## Text for analysis
Circuit probing

auto_circuit.prune_algos.circuit_probing

Attributes

Classes

Functions

circuit_probing_prune_scores

circuit_probing_prune_scores(model: PatchableModel, dataloader: PromptDataLoader, official_edges: Optional[Set[Edge]], learning_rate: float = 0.1, epochs: int = 20, regularize_lambda: float = 10, mask_fn: MaskFn = 'hard_concrete', dropout_p: float = 0.0, init_val: float = -init_mask_val, show_train_graph: bool = False, circuit_sizes: List[int | Literal['true_size']] = ['true_size'], tree_optimisation: bool = False, avoid_edges: Optional[Set[Edge]] = None, avoid_lambda: float = 1.0, faithfulness_target: SP_FAITHFULNESS_TARGET = 'kl_div', validation_dataloader: Optional[PromptDataLoader] = None) -> PruneScores

Wrapper of Subnetwork Probing that searches for circuits of different sizes and assigns scores to the edges according to the size of the smallest circuit that they are part of. Smaller circuits have higher scores because they contain more important edges. Edges not in any circuit are assigned a score of 0.

Data excerpts:

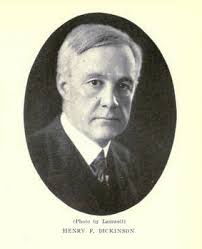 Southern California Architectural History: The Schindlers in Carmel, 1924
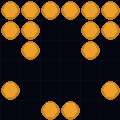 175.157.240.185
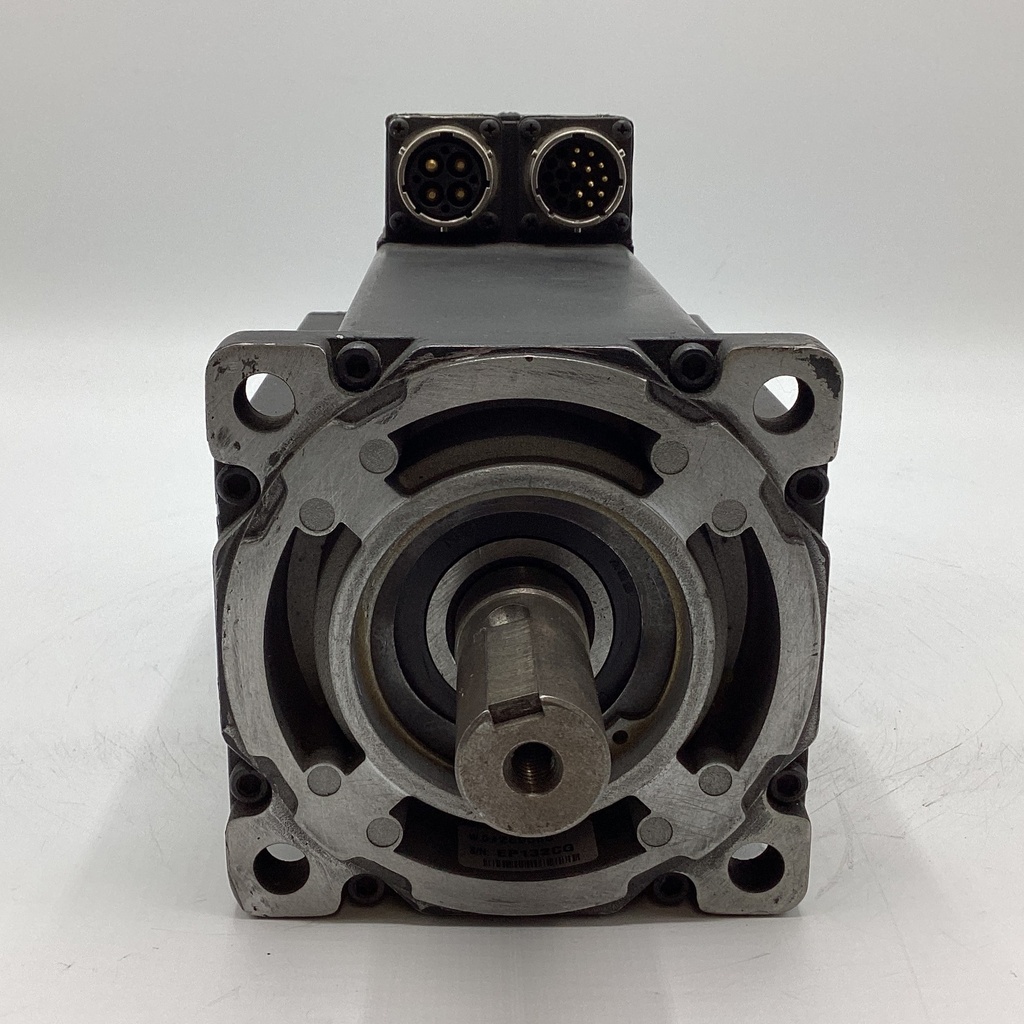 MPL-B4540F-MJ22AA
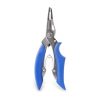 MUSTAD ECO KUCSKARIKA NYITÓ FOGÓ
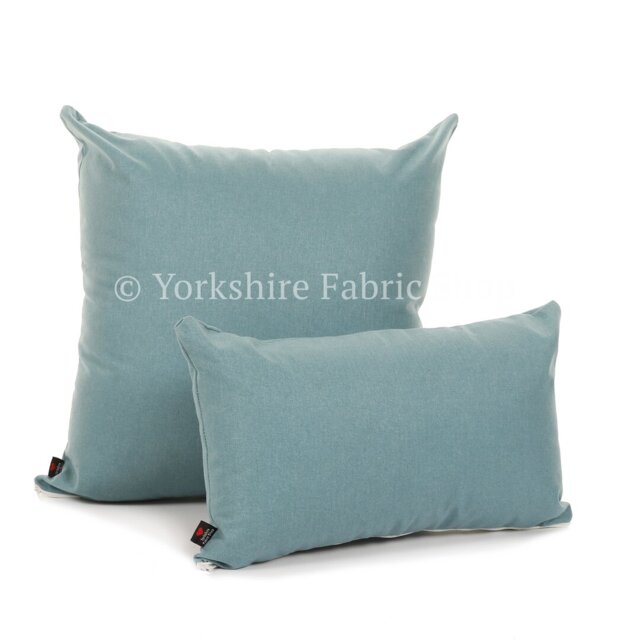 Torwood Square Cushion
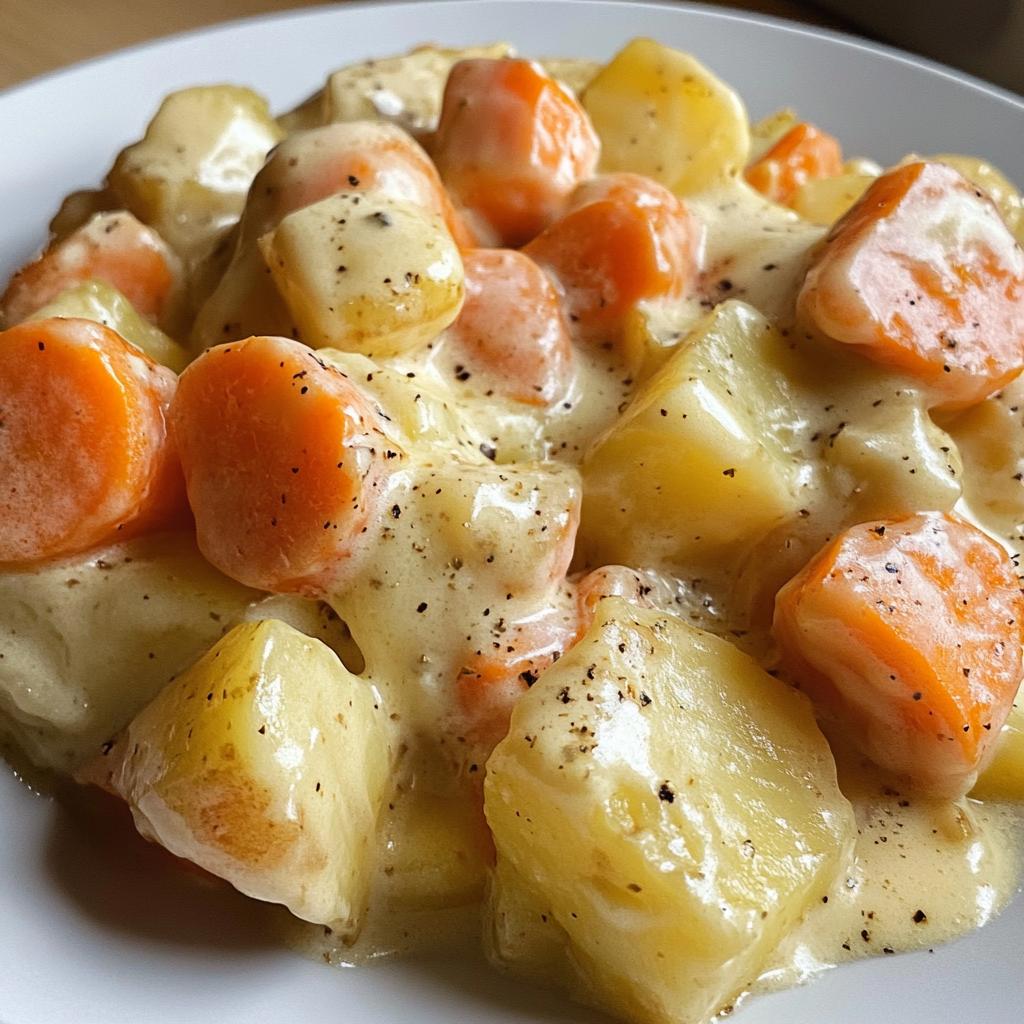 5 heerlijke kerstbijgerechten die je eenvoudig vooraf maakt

## Instructions to follow
Copy the passage of the circuit probing documentation from "Wrapper of Subnetwork" up to and including "score of 0.".

## Task result
Wrapper of Subnetwork Probing that searches for circuits of different sizes and assigns scores to the edges according to the size of the smallest circuit that they are part of. Smaller circuits have higher scores because they contain more important edges. Edges not in any circuit are assigned a score of 0.